The New England Journal of Medicine this week carries a paper from Harvard and Pacific Biosciences detailing the sequence of the Vibrio cholerae strain responsible for the outbreak of cholera in Haiti. The paper and supplementary materials (which contains detailed methods and some ginormous tables) are free for now. There's also a nice piece in BioIT World giving a lot of backstory. Not a few other media outlets have carried it as well, but that's where I've read.
All in all, the project took about a month from an initial phone call from Harvard to Pacific Biosciences until the publication in NEJM. Yow!! Actual sequence generation took place 2 days after PacBio received the DNA. And this is sequencing two isolates (which turned out to be essentially identical) of the Haitian bug plus three reference strains. While full sequence generation took longer, useful data emerged three hours after getting on the sequencer (though there are apparently around 10 wall clock hours of prep before you can get on the sequencer). With the right software & sufficient computational horsepower, one really could imagine standing around the sequencer and watching a genome develop before your eyes (just don't shake the machine!).

Excerpted data:
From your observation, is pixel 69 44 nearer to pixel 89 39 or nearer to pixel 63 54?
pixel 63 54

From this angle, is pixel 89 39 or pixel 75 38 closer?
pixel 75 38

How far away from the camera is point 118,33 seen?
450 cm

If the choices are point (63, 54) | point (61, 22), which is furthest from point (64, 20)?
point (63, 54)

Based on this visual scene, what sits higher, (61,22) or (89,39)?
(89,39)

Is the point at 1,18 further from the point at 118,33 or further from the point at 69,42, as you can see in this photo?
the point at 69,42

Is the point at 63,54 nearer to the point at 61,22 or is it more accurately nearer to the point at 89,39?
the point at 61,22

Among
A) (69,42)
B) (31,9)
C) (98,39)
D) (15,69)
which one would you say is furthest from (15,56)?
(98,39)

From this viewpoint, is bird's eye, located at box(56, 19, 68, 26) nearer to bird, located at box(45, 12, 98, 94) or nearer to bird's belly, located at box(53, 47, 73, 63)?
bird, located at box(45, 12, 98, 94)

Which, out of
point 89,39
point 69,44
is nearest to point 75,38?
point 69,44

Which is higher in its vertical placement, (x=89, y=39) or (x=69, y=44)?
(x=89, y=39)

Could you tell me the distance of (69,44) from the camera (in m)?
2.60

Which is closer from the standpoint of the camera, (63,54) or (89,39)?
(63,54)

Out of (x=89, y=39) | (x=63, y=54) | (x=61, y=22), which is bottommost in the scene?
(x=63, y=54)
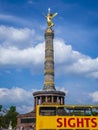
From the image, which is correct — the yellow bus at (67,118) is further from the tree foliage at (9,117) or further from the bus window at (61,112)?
the tree foliage at (9,117)

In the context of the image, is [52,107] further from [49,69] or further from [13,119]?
[13,119]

Activity: Keep writing the post about sequencing the cholera strain from Haiti, starting right after its last sentence. The entries come from a different source than the text.

Exercise output:
Between this & the data on PacBio's DevNet site (you'll need to register to get a password), in theory one could find the answers to all the nagging questions about the performance specs. Actually, this dataset is apparently available as the assembled sequence but only summary statistics for certain aspects of it. For example, apparently dropped bases are focused on C's & G's, so these were discounted.
Read lengths were 1,100+/-170bp, which is quite good -- and this is after filtering out lower quality data -- and 5% of the reads were monsters bigger than 2800 bases. It is interesting that they did not use the circular consensus method, which was previously published in a method paper (which I covered earlier) and yields higher qualities but shorter fragments. It would be particularly useful to know if the circular consensus approach effectively dealt with the C/G dropout issue.
One small focus of the paper, especially in the supplement, is depth of sequence analysis to infer copy number variation. There is a nice plot in Supplementary Figure 2 illustrating how the copy number varies with distance from the origin of replication. If you haven't looked at bacterial replication before, most bacteria have a single circular chromosome and initiate synthesis starting at one point (the 0 minute point in E.coli). In very rapidly dividing bacteria, the cell may not even wait for one round of synthesis to complete before firing off another synthesis round, but in any case in any dividing population there will be more DNA near the origin than near the terminus of replication. Presumably one could estimate the growth kinetics based on the slope of the copy number from ori to ter!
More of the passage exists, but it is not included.